Item de ação A: De acordo com o trecho, qual sistema operacional era usado pelos micros de oito bits cuja proliferação trouxe os sinais da grande mudança?
Item de ação B: Reproduza a parte do trecho que começa nas palavras "É justamente a" e termina depois de "minicomputadores no Brasil.", trocando "coronéis do SNI" por "militares do SNI".

Trecho:
|---|

A perda da transparência e a dispensa de prestar contas à sociedade passam do SNI para a política de informática

Esperava-se que o microcomputador, como fenômeno novo, exigisse mudança e renegociação da política que havia sido gestada na comunidade de profissionais de informática e posta em prática pela C A P R E . Mas, ao contrário da reserva de mercado para minicomputadores, que foi precedida de vários anos de discussões p ú b l i c a s em uma comunidade, a reserva de mercado para microcomputadores foi adotada sem discussão. Como integrantes do órgão de repressão de um regime ditatorial, os coronéis instalados na SEI não se julgavam responsáveis por apresentar a visão do olho do Estado com maior clareza, precisão e transparência possíveis para os cidadãos em geral e para os profissionais de informática em particular, nem tampouco julgavam-se obrigados a prestar contas e justificar, também com o máximo de transparência, o que fazia a mão do Estado, isto é, suas próprias ações, táticas e estratégias. O fenômeno microcomputador não existia e não havia sido considerado anos antes, quando os procedimentos para a operação da reserva de mercado de minicomputadores foram concebidos e discutidos na comunidade e postos em prática pela CAPRE, ao longo da década de 1970. Os coronéis do SNI, recém-instalados em seus novos altos cargos públicos na SEI, formalmente extinguiram e criaram órgãos e cargos, mas explicitamente não criaram uma política nova nem reformularam aquela recebida da CAPRE.

É justamente a ausência de transparência, a falta de obrigatoriedade de prestar contas e a inexistência de uma configuração descentralizada de cobrança que transformam o instrumentalismo democrático em centralismo autoritário-tecnocrático irreconciliável com a tradição democrática liberal. Desmobilizada a comunidade que configurava a cobrança descentralizada, e sendo ausente de seu ethos a obrigação da transparência e da prestação de contas à sociedade, os coronéis do SNI, em movimento típico de centralismo autoritário-tecnocrático, sem c o n s u l t a e sem explicação, estenderam para o mercado de microcomputadores os mesmos procedimentos que vinham sendo adotados com sucesso para incentivar a concepção, o projeto e a fabricação de minicomputadores no Brasil.

Conclusão

Nos anos 1980 os microcomputadores chegaram ao Brasil formando um segmento de mercado, antes inexistente, que começou a crescer a taxas muito altas abaixo da área reservada (eram sistemas completos menores do que os minicomputadores). Os sinais da grande mudança apareceram com a proliferação dos micros de oito bits utilizando o sistema operacional CP/M. Após o lançamento do (IBM/)PC podia-se perceber que a área reservada (mini) logo ficaria, como efetivamente ficou, comprimida entre o grande mercado anterior (grande porte, midi e pequeno) e o mercado de crescimento explosivo que surgira (micro). Ou seja, o aparecimento do microcomputador mudou uma estrutura de mercado até então estavelmente configurada.

|---|

Registros listados:
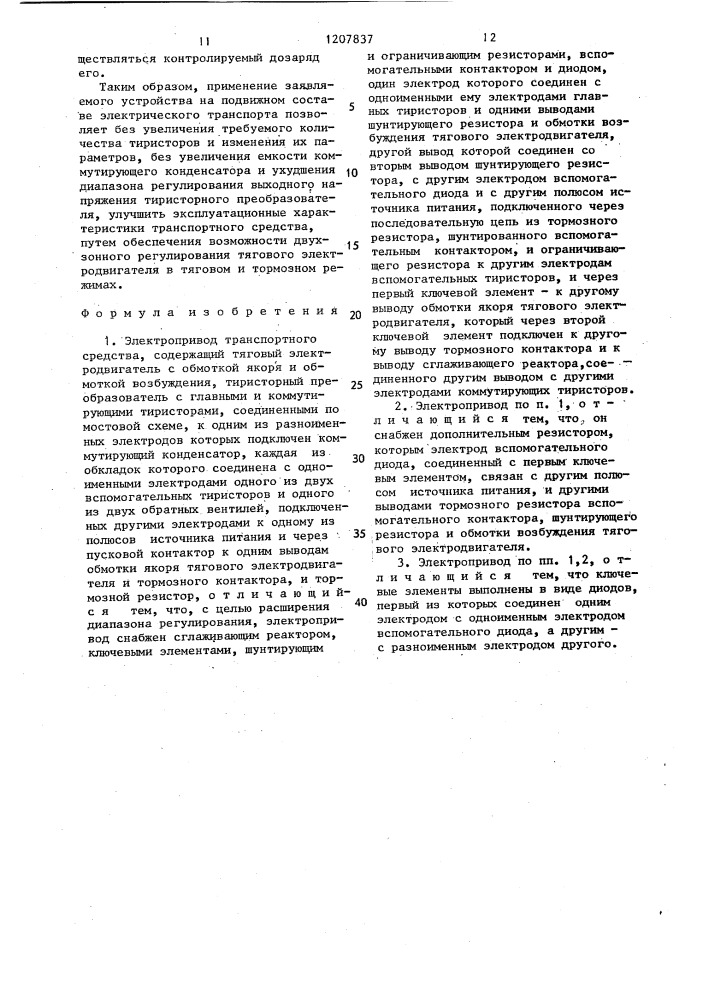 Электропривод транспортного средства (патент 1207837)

|---|

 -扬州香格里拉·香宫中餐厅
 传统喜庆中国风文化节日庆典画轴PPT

|---|

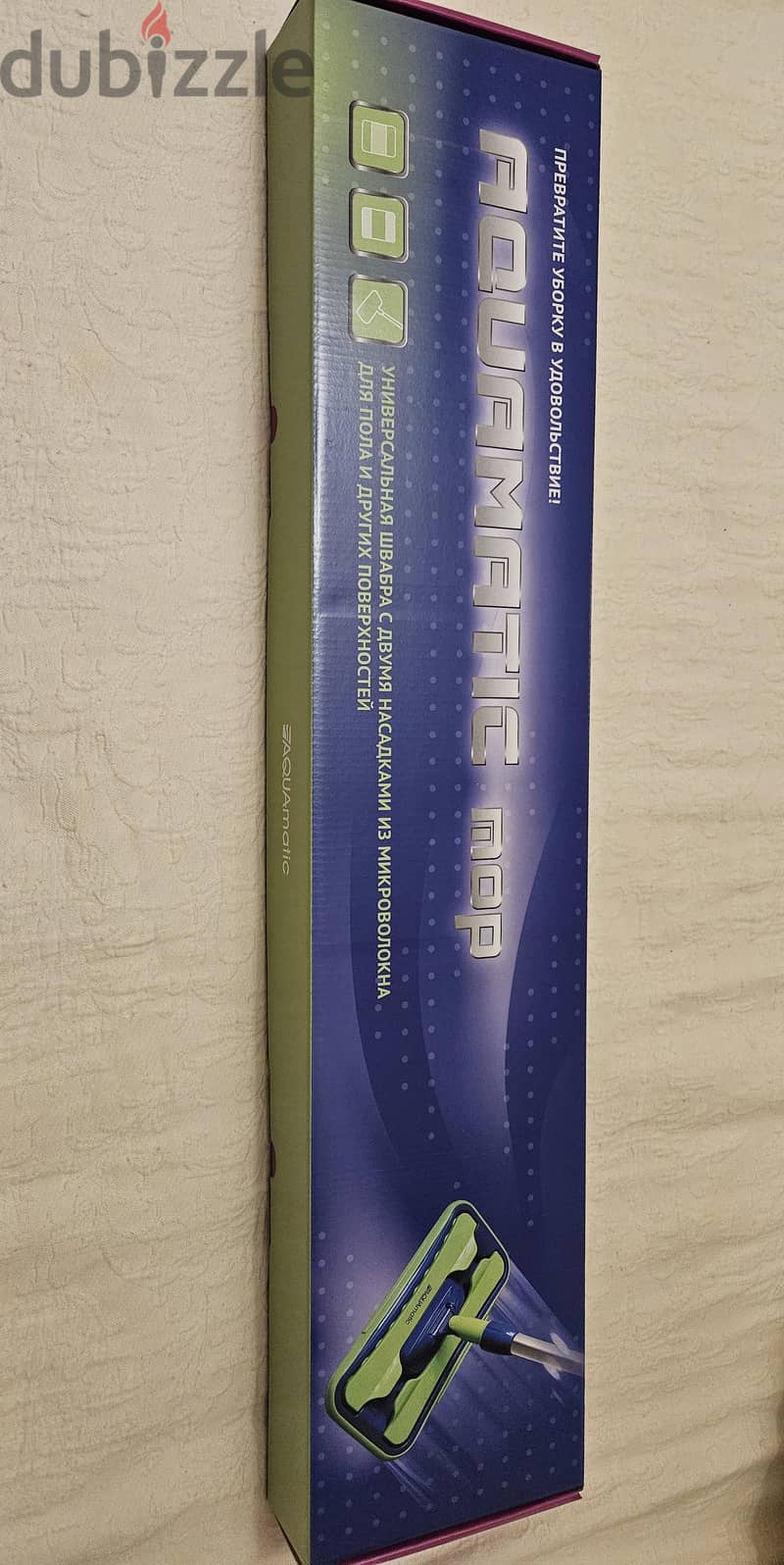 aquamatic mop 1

|---|

Resultado do exercício A: O CP/M.

Resultado do exercício B:
É justamente a ausência de transparência, a falta de obrigatoriedade de prestar contas e a inexistência de uma configuração descentralizada de cobrança que transformam o instrumentalismo democrático em centralismo autoritário-tecnocrático irreconciliável com a tradição democrática liberal. Desmobilizada a comunidade que configurava a cobrança descentralizada, e sendo ausente de seu ethos a obrigação da transparência e da prestação de contas à sociedade, os militares do SNI, em movimento típico de centralismo autoritário-tecnocrático, sem c o n s u l t a e sem explicação, estenderam para o mercado de microcomputadores os mesmos procedimentos que vinham sendo adotados com sucesso para incentivar a concepção, o projeto e a fabricação de minicomputadores no Brasil.